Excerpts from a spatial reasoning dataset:
>>>>>

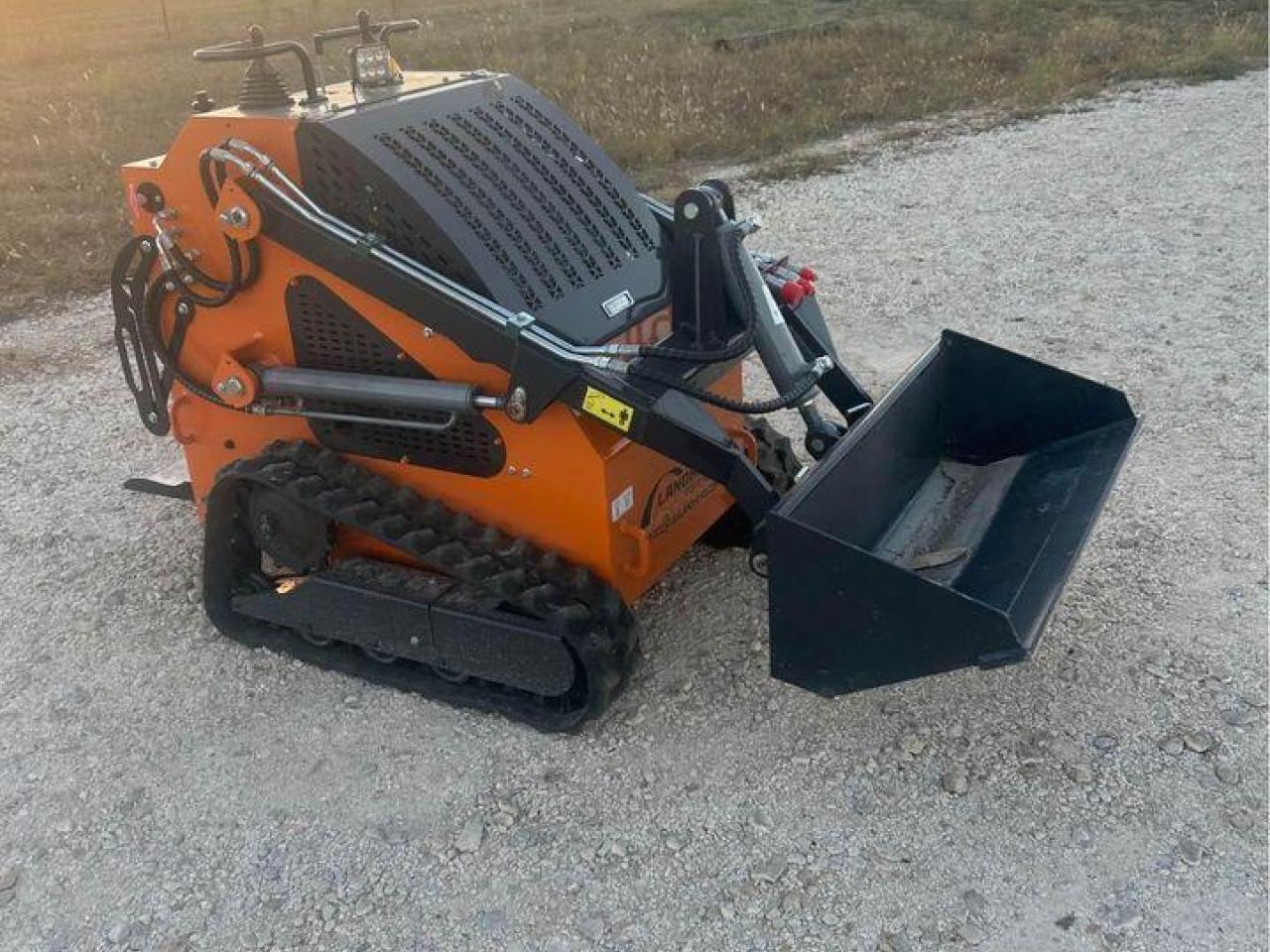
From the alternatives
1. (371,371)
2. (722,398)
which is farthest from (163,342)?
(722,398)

<<<<<
>>>>>

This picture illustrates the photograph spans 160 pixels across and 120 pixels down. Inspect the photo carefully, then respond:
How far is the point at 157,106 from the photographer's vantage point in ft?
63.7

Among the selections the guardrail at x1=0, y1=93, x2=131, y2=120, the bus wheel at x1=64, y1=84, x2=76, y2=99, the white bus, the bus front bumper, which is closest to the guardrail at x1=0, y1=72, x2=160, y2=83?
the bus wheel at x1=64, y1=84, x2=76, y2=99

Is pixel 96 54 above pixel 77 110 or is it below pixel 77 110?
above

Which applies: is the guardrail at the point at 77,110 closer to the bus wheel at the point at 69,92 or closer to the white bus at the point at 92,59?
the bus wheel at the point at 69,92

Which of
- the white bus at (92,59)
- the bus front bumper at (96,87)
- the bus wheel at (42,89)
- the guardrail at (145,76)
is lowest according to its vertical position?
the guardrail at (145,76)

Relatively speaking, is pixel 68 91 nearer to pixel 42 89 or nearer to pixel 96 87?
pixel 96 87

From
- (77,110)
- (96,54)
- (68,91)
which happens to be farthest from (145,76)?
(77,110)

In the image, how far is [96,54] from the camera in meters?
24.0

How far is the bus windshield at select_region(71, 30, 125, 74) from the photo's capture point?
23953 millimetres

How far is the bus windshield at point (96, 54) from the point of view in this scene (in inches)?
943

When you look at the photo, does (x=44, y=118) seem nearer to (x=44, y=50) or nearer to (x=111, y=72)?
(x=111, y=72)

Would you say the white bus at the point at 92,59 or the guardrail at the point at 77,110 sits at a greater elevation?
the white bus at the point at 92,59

<<<<<

Express the data from the line with "Relatively speaking, is" up to and including the line with "23953 millimetres" as a JSON list of strings, one string per line and no blank lines.

Solved exercise:
[
  "Relatively speaking, is pixel 68 91 nearer to pixel 42 89 or nearer to pixel 96 87?",
  "pixel 96 87",
  "From",
  "- (77,110)",
  "- (96,54)",
  "- (68,91)",
  "which happens to be farthest from (145,76)?",
  "(77,110)",
  "In the image, how far is [96,54] from the camera in meters?",
  "24.0",
  "How far is the bus windshield at select_region(71, 30, 125, 74) from the photo's capture point?",
  "23953 millimetres"
]